A hair weave is a way of affixing hair that's not yours--typically from a human donor--to your own natural hair in such a way that the two are indistinguishable. To add a hair weave, you must first create a flat, stable surface in your own hair, which the weave will then be stitched to. This is where the rubber bands come in: They help create a flat, bump-free surface. Ideally, you should have a friend help you with this process. It should take less than an hour.
Items you will need
- Rubber bands
- Wefted human hair weave
Shampoo and moisturize your hair before beginning your rubber-band hair weave. Let it dry.
Comb the hair out so it's tangle-free. Make a horizontal part on the back of your head, just above the level where you want the hair weave to sit. Tie or pin the hair above this part on top of your head, out of the way.
Separate the hair below the part into small segments, each about the width of your smallest finger, and rubber-band each segment into a tiny ponytail.

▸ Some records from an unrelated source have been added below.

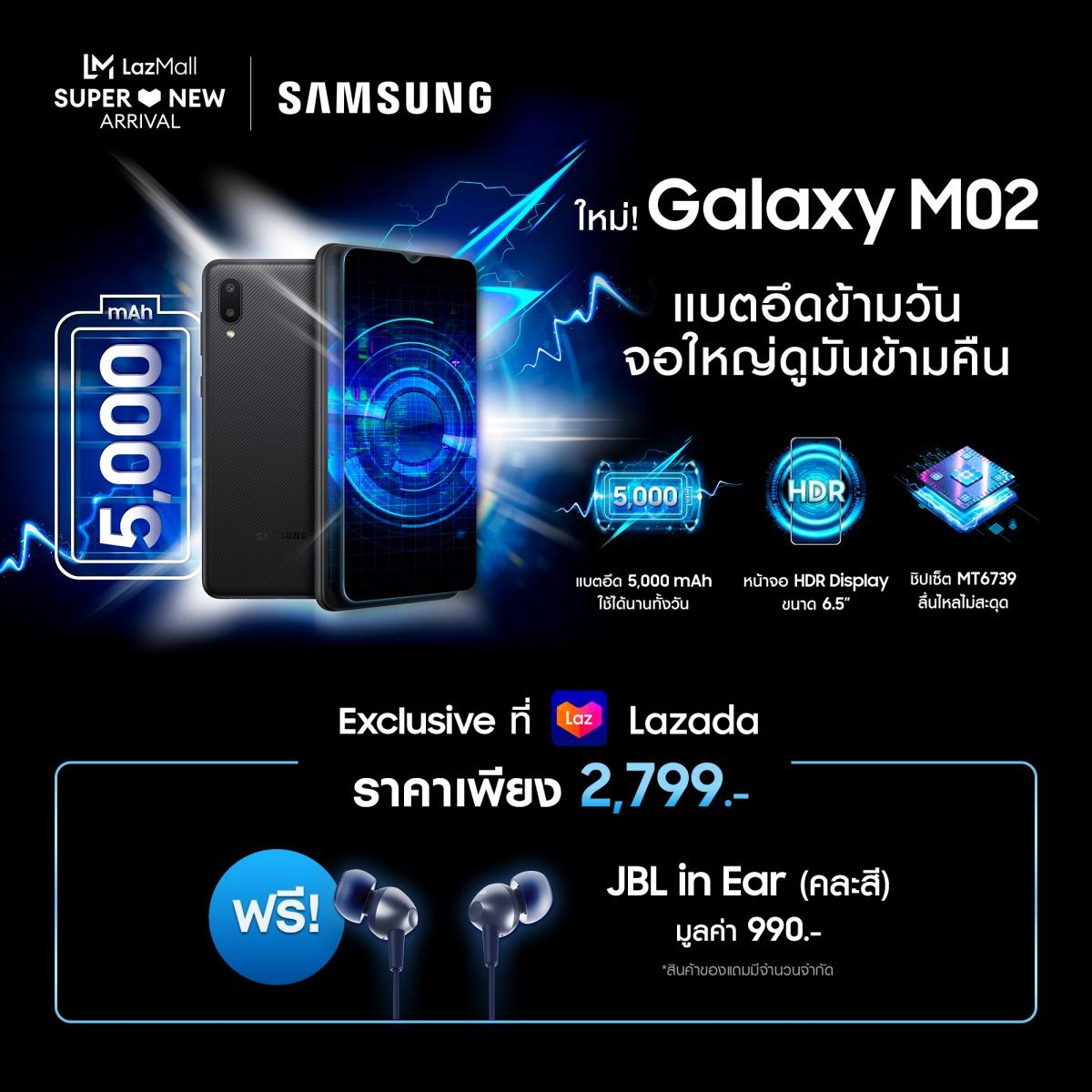 Galaxy M02_1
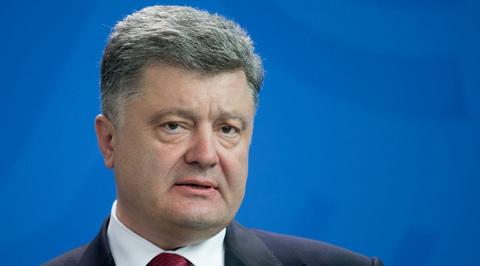 Порошенко: Россия ведет войну против Украины и злоупотребляет вето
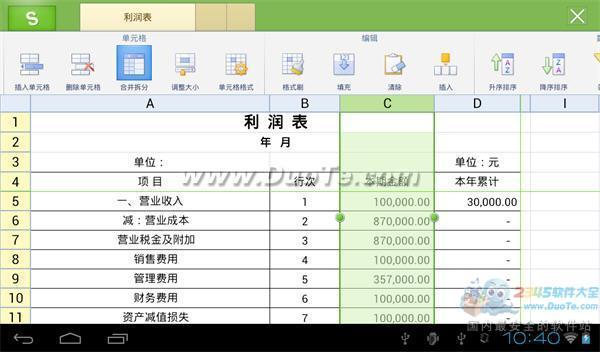 WPS移动版教程之轻松完成数字的货币转换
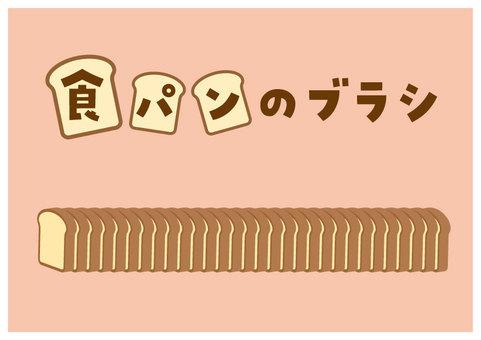 食パンのブラシ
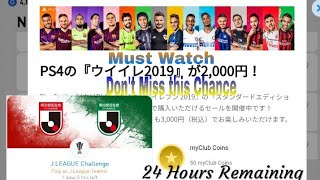 Pes 19 | New J League Challenge and my clubs coins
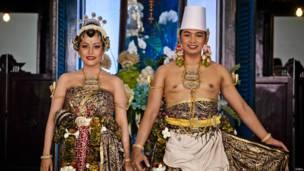 इंडोनेशिया शाही शादी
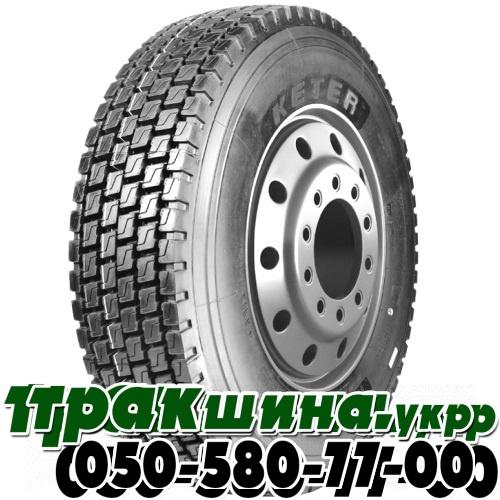 Keter KTHD1 315/80 R22.5 156/153M Рулевая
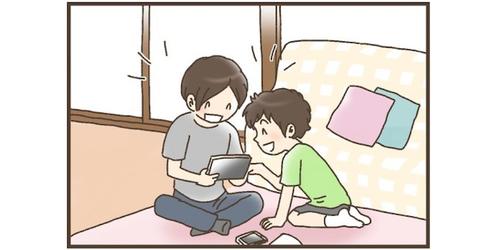 ルールを守れば、良い面も!子どもがゲームをしていて「良かった」と感じたことのタイトル画像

Start from the right side of your head and rubber-band the first two tiny ponytails together. Then pair up the next two, then the next two, rubber-banding them together in pairs all the way across the part you made.
Do one more line of rubber-banding. Starting from the left this time, rubber-band the tiny ponytails together in pairs, below the previous rubber-banding, all the way across to the right.
Place the weft--the band or strip that holds together the hair weave you're about to apply--across the part you made, as close to your scalp as possible.
Fold a long piece of thread in half and thread the separate ends through the eye of a blunt needle.
Run the needle down through the hole between two tiny ponytails, as close to your scalp as possible, starting on the far right side of your head. Don't pull the thread all the way through.
Bring the needle up on the other side of the weft by passing it through a hole in the second layer of ponytails you made. Then pass the needle through the loop in the end of the thread and pull it taut.
Work from right to left, essentially wrapping the weft to the hair by passing the needle around the weft between tiny ponytails.
Work all the way to the end of the weave on the left, tie a knot in the thread to fix it in place, and clip the extra.
Let down the hair that you pinned on top of your head. The weave should now be indistinguishable from your natural hair.
Having a hair weave in place can damage your hair. Moisturizing well before you apply the weave can help prevent this.